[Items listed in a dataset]
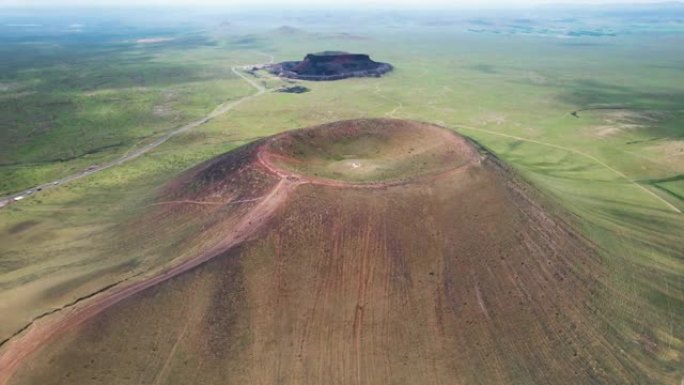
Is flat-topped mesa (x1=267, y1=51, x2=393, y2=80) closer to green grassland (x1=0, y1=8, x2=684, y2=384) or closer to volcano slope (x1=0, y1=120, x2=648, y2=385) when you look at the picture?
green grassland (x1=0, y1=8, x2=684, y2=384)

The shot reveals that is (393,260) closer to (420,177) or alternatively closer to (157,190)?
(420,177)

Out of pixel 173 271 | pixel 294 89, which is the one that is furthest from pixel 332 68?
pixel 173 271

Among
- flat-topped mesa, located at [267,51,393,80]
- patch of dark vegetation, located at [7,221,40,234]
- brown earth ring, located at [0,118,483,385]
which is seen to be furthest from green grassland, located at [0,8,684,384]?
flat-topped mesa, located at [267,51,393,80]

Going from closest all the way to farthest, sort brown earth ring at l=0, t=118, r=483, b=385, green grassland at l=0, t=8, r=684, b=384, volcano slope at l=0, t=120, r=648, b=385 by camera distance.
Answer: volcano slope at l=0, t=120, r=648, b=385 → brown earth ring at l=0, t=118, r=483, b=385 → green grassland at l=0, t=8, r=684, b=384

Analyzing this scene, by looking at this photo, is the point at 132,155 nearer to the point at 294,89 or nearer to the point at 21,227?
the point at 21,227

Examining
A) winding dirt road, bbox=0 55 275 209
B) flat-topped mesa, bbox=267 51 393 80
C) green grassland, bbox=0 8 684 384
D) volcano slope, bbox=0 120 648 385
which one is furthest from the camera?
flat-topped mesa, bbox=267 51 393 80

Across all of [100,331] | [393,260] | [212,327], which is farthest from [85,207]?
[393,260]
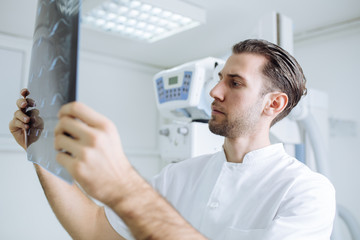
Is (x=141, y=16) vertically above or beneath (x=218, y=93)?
--
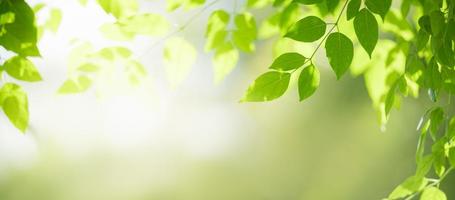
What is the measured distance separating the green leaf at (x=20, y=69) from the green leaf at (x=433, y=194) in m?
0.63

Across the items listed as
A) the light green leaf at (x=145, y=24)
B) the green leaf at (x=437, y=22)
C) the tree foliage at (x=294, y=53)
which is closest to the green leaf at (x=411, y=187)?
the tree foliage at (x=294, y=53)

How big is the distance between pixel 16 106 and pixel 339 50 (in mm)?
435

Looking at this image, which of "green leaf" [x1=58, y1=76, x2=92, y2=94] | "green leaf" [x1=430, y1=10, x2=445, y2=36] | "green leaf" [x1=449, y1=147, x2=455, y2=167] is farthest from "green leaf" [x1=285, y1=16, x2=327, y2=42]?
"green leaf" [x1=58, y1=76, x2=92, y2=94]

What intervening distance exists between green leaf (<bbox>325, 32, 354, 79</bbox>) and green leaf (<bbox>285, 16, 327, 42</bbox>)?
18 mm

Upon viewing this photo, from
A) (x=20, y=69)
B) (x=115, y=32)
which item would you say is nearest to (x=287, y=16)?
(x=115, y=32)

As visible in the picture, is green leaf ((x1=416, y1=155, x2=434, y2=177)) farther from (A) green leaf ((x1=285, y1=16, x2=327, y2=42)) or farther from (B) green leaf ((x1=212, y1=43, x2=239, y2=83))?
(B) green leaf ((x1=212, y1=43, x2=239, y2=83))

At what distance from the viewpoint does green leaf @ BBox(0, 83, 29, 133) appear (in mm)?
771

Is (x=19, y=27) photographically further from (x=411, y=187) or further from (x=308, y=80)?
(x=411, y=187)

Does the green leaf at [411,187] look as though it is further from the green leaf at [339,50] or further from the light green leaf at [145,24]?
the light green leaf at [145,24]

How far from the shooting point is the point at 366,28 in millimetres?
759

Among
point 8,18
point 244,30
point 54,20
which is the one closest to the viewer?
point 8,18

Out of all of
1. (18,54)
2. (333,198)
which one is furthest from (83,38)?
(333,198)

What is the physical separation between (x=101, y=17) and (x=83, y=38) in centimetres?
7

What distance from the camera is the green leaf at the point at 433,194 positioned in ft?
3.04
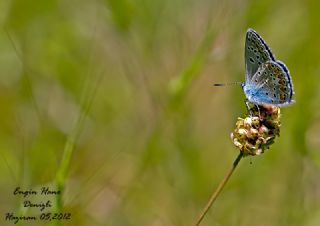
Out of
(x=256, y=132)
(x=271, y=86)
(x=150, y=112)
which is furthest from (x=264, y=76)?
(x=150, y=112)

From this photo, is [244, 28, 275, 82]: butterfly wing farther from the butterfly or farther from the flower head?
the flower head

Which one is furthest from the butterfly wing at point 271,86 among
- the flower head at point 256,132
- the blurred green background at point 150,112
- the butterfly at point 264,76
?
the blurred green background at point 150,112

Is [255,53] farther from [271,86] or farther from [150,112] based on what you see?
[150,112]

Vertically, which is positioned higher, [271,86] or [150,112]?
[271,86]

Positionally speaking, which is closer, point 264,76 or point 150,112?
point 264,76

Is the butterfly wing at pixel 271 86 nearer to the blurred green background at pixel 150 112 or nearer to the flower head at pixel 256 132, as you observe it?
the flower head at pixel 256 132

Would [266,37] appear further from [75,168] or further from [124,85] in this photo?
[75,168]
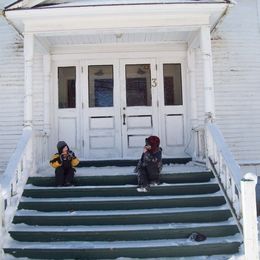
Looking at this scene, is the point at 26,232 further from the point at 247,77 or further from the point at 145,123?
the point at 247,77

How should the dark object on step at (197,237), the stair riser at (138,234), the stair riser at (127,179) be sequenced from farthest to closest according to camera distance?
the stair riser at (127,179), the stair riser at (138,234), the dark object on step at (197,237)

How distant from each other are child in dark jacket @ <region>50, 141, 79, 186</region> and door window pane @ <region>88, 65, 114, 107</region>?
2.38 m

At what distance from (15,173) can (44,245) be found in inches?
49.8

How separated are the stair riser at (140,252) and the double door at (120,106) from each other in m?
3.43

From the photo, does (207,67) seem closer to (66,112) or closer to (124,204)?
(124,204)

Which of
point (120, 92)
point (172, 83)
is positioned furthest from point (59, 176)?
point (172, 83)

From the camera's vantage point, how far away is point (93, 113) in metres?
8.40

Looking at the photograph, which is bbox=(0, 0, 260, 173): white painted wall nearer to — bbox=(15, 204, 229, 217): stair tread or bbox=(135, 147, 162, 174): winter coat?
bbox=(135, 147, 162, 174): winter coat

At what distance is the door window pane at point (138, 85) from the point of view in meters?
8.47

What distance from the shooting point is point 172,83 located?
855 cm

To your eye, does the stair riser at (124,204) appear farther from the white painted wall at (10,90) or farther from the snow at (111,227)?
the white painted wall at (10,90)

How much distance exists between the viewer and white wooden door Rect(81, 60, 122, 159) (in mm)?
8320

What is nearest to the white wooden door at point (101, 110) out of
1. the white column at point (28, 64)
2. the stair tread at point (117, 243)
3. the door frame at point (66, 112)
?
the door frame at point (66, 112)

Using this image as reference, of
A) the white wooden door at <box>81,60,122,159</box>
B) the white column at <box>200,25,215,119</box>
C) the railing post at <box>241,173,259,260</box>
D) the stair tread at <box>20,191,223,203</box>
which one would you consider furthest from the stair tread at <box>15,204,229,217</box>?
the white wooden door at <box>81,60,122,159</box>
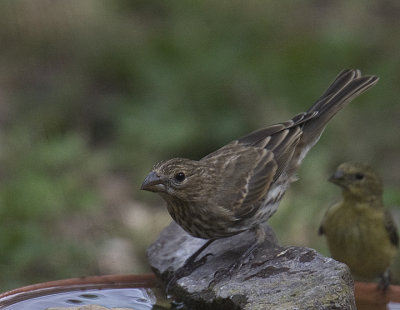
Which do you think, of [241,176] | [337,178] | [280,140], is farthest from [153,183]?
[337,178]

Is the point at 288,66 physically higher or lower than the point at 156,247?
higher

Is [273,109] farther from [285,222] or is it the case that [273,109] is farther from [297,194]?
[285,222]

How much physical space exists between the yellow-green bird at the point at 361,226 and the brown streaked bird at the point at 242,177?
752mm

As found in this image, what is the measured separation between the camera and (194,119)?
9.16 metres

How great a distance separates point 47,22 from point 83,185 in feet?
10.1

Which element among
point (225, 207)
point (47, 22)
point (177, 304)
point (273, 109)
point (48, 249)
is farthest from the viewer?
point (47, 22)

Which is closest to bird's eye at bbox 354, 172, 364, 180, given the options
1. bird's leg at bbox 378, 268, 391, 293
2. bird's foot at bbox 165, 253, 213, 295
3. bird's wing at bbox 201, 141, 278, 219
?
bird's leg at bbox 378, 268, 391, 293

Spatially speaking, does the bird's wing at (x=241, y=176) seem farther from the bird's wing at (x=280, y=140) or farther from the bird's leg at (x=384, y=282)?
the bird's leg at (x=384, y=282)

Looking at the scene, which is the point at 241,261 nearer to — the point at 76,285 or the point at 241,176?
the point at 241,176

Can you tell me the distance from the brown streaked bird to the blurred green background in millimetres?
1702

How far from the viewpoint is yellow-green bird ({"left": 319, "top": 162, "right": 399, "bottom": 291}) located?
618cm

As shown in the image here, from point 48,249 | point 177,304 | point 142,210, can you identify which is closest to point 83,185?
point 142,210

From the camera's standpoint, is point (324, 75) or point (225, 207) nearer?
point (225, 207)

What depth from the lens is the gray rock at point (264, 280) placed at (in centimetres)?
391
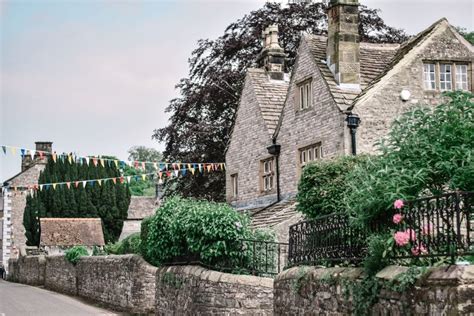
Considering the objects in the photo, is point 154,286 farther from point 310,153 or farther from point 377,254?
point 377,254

DIRECTIONS:
Pull out every line of the data above that contains the string "nearer", matching case exactly.

RESULT:
Analyzing this scene, by looking at this photo, is the point at 132,155 nearer to the point at 294,89 or nearer to the point at 21,227?
Is the butterfly wing at pixel 271 86 nearer to the blurred green background at pixel 150 112 or nearer to the flower head at pixel 256 132, as you observe it?
Looking at the photograph, which is bbox=(0, 0, 260, 173): white painted wall nearer to — bbox=(15, 204, 229, 217): stair tread or bbox=(135, 147, 162, 174): winter coat?
Looking at the scene, which is the point at 241,261 nearer to — the point at 76,285 or the point at 241,176?
From the camera's standpoint, is point (324, 75) or point (225, 207) nearer?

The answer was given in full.